# IR Lab WiSe 2023: Stopword Lists

This tutorial shows how to configure and use custom stopword lists in PyTerrier.

**Attention:** The scenario below is cherry-picked to explain the concept of stopword lists with a minimal example.


## Preparation: Install dependencies

In [None]:
!pip3 install python-terrier



## Our Scenario

We want to build a search engine to support web developers working with CSS.

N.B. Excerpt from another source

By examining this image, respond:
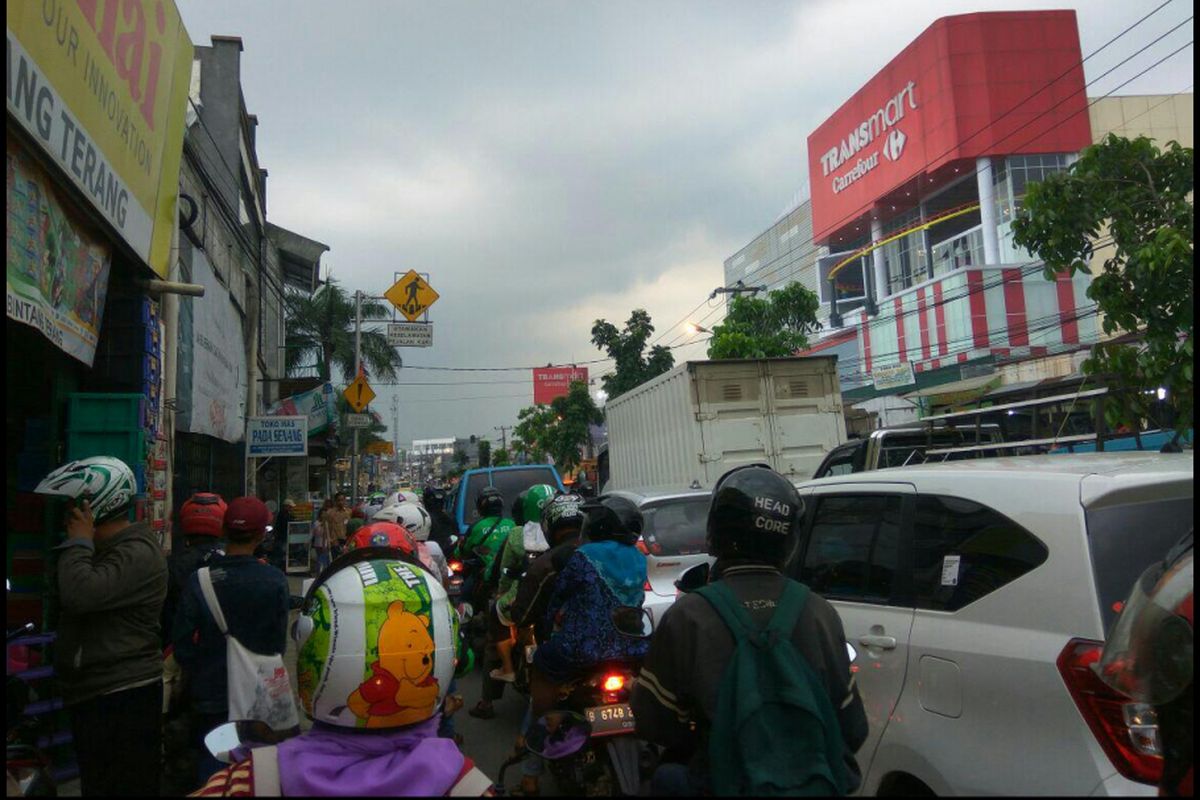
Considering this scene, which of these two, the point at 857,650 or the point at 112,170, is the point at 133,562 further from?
the point at 112,170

Our search engine has the following 3 documents:



In [None]:
import pandas as pd

documents = pd.DataFrame([
    {'docno': 'd1', 'text': 'In CSS, ::before creates a pseudo-element that is the first child of the selected element.'},
    {'docno': 'd2', 'text': 'In CSS, ::after creates a pseudo-element that is the last child of the selected element.'},
    {'docno': 'd3', 'text': 'The ::first-line CSS pseudo-element applies styles to the first line of a block-level element.'}
])

We create an index containing our three documents and use BM25 as retrieval model:

In [None]:
import pyterrier as pt
if not pt.started():
    pt.init()

def create_index(df):
    indexer = pt.DFIndexer("./index", overwrite=True)
    index_ref = indexer.index(df["text"], df["docno"])
    return pt.IndexFactory.of(index_ref)

index = create_index(documents)

PyTerrier 0.9.2 has loaded Terrier 5.7 (built by craigm on 2022-11-10 18:30) and terrier-helper 0.0.7

  for column, value in meta_column[1].iteritems():


In [None]:
bm25 = pt.BatchRetrieve(index, wmodel="BM25")

## The Problem

Our search engine is now in operation for a while and we already received some positive feedback.
Still, we received some mails that complained that our search engine retrieves no relevant results for queries like "before", "css before", "after", and "CSS after".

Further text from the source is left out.